→ **What you are asked to do**
Transcribe every line of the stored data below word for word, leaving the pictures out of your answer.

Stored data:
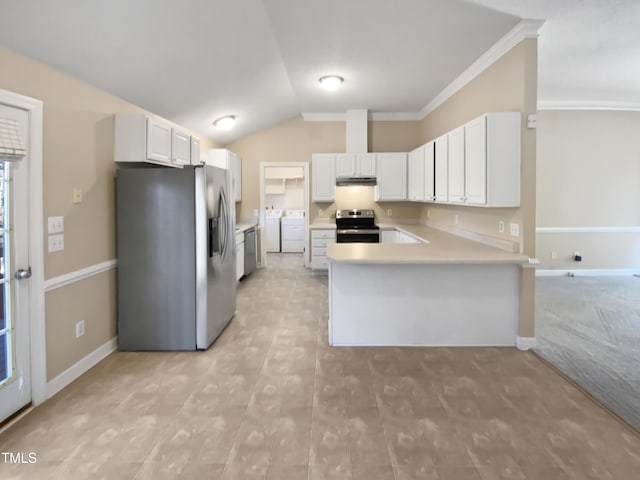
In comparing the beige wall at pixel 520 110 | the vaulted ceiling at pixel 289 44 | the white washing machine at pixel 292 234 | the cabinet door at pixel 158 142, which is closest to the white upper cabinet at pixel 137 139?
the cabinet door at pixel 158 142

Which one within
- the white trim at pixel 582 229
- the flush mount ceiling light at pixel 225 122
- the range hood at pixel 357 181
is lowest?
the white trim at pixel 582 229

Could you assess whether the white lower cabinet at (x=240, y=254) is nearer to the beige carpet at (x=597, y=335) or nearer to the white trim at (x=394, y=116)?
the white trim at (x=394, y=116)

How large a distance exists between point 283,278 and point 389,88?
10.7 ft

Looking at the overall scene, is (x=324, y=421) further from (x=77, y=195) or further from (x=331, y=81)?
(x=331, y=81)

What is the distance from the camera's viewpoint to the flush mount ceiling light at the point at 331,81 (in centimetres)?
491

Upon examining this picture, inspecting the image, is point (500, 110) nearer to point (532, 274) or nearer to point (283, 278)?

→ **Written reply**
In comparing the beige wall at pixel 520 110 | the vaulted ceiling at pixel 289 44 | the white washing machine at pixel 292 234 | the cabinet door at pixel 158 142, which is closest to the white upper cabinet at pixel 137 139?
the cabinet door at pixel 158 142

Which one within
- the white trim at pixel 582 229
- the flush mount ceiling light at pixel 225 122
- the range hood at pixel 357 181
is lowest?
the white trim at pixel 582 229

Could you assess whether the white lower cabinet at (x=240, y=254) is nearer to the beige carpet at (x=597, y=335) or nearer to the white trim at (x=394, y=116)?
the white trim at (x=394, y=116)

How large a distance exists between point 283,278 and point 389,88?
10.7 ft

Looking at the overall scene, is (x=324, y=421) further from (x=77, y=195) or further from (x=331, y=81)?
(x=331, y=81)

What is the distance from the camera's viewpoint to the flush mount ceiling light at the point at 331,81 (in centimetres)?
491

Upon examining this picture, inspecting the image, is point (500, 110) nearer to point (532, 274) or nearer to point (283, 278)?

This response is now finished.